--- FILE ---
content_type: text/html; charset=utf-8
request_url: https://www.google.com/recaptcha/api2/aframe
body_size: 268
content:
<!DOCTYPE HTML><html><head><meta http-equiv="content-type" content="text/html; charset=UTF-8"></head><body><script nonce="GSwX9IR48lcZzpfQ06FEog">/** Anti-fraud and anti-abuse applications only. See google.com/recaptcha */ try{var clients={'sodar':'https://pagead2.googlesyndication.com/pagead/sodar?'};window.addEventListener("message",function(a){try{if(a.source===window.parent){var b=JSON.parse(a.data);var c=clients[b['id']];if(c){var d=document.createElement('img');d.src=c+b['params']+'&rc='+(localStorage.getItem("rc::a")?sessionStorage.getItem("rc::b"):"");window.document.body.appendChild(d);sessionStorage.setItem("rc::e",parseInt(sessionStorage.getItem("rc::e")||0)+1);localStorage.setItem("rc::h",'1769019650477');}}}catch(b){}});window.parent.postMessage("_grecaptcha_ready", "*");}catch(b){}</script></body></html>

» **WORK TO BE COMPLETED**: In full and exactly as written, reproduce the records above.

» **ANSWER BELOW**:
--- FILE ---
content_type: text/html; charset=utf-8
request_url: https://www.google.com/recaptcha/api2/aframe
body_size: 268
content:
<!DOCTYPE HTML><html><head><meta http-equiv="content-type" content="text/html; charset=UTF-8"></head><body><script nonce="GSwX9IR48lcZzpfQ06FEog">/** Anti-fraud and anti-abuse applications only. See google.com/recaptcha */ try{var clients={'sodar':'https://pagead2.googlesyndication.com/pagead/sodar?'};window.addEventListener("message",function(a){try{if(a.source===window.parent){var b=JSON.parse(a.data);var c=clients[b['id']];if(c){var d=document.createElement('img');d.src=c+b['params']+'&rc='+(localStorage.getItem("rc::a")?sessionStorage.getItem("rc::b"):"");window.document.body.appendChild(d);sessionStorage.setItem("rc::e",parseInt(sessionStorage.getItem("rc::e")||0)+1);localStorage.setItem("rc::h",'1769019650477');}}}catch(b){}});window.parent.postMessage("_grecaptcha_ready", "*");}catch(b){}</script></body></html>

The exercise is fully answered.